その問いは、すぐに答えられるようなものから、答えが分からない…という私にとっての難問まで様々です。
その様々な問いの中で一番出てくるけど、これだ!という答えが見つからなかった一つについて書きたいと思います。その問いとは、ズバリ…
「なぜ学ぶのか?」
おおー、出ました。超難問。
こどもの学習を見ているともうほぼ毎日といっていいほどこども達から問われるこの質問。もちろん、こどもから「なぜ学ぶのか?」なんて直接聞かれることはありません。
私がこの問いに直面する時はこんな時です。例えば、答えを写すごまかし勉強をしている子がいた時、その日取り組む算数プリントを高頻度で忘れて来る子がいた時、勉強したくなくてなかなか学習室に入らない子がいた時などです。
みんなが色んな言動で「勉強イヤイヤー!」と訴えかけて来た時、私はいつも「なぜ学ぶのか?」と問いかけられている気がします。
こども達からの「勉強イヤイヤー!」を受け取ると、私は頭の中では「勉強しないといけないのなんてわかってるよ!でも、なんで勉強しないといけないの?教えてよ!誰も教えてくれないじゃん!」というメッセージに変換されます。自分で納得していないことって主体的になんてできない、こどもだけでなく大半の人がそうだと思います。
みんな、勉強はしないといけないことだとは重々承知。けど、なぜしないといけないかなんて知らない!納得してない!とごまかし勉強や忘れ物等、色んな行動、態度、言葉で表現しているような気がしています。
「学ぶ」ということ
では、「なぜ学ぶのか」の問いに対して、私が自分なりの真理を答えられていたかというと、コドリームを始めた当初の私はこどもと一緒に「なんで勉強しないといけないんだろうね?」と悩んだり、「将来のために、、大人になった時にね、、」となんとなくそれっぽいことを言ってみたり、「そこまで勉強嫌いなら、しなくていいんじゃない?」と情けないことにこどもより先に降参の旗を振ったりと、全然答えられていませんでした。

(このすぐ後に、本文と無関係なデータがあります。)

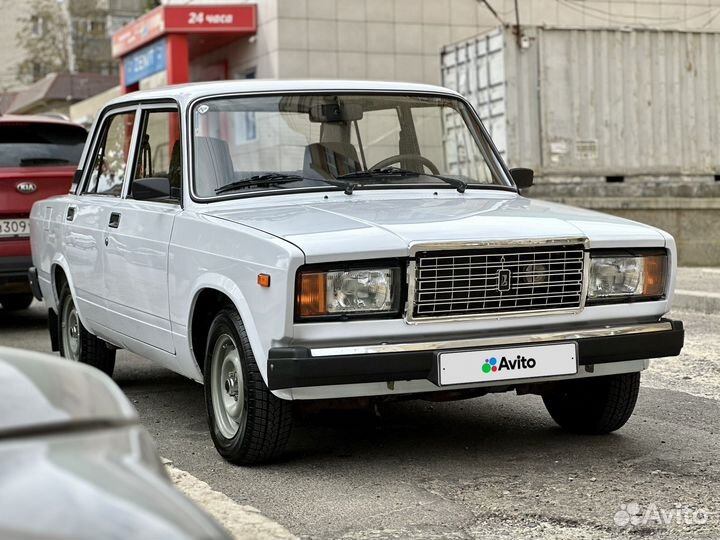 ВАЗ 2107, 2007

そんな日々が半年ほど続いたある日、「なぜ学ぶのか」の答えはこれかもしれない、、!というものに出会いました。
フィリピンの奨学生の作文
コドリームを運営しているNPO法人アクションは、フィリピンのこども達を支援している団体なので、私はコドリーム以外にも様々な業務をしているのですが、その中の一つの奨学金支援の業務をしていた時のこと。
支援者の方に提出する奨学生が書いた作文の中に「学んだことは、誰からも奪われない人生の財産となります。」という一文を見つけ、うおおおおおおおーと。学ぶ理由ってこれだとすごくスッキリしました。

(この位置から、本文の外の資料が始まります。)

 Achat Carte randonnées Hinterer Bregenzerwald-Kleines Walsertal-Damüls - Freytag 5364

コドリームを始めて半年間、「なぜ学ぶのか」の答えが出なかったけれど、フィリピンの17歳のカルロータが答えを教えてくれました。
お金や地位や時間は奪われてしまうことがあるけど、身に付けた知識や技術、経験は誰からも奪われない。人生の豊かさって、奪われないものをどれだけ身に付けているかなのかもしれないと、その時思いました。
こどもからの問いに真正面から答える
こどもから何気なく問われる様々な質問。その場でそれっぽいことを答えたり、後回しにしたり、はぐらかしてしまうこともありますが、こども達は大人のそういう心の内をズバッと見抜く嗅覚が抜群に優れているので、こどもからの問いは自分の真理に辿り着くまでしっかりと考えて、真正面から答えられるようになりたいなと思います。
あなたの人生が豊かになるように心から願っている。そのための学びなんだよと。
コドリームを運営していなかったら考えもしなかった「なぜ学ぶのか」。こどもと関わっていると、私がこども達に成長させてもらっているな、かたじけない!と思うことが沢山。本当に、有難い仕事をさせてもらっています。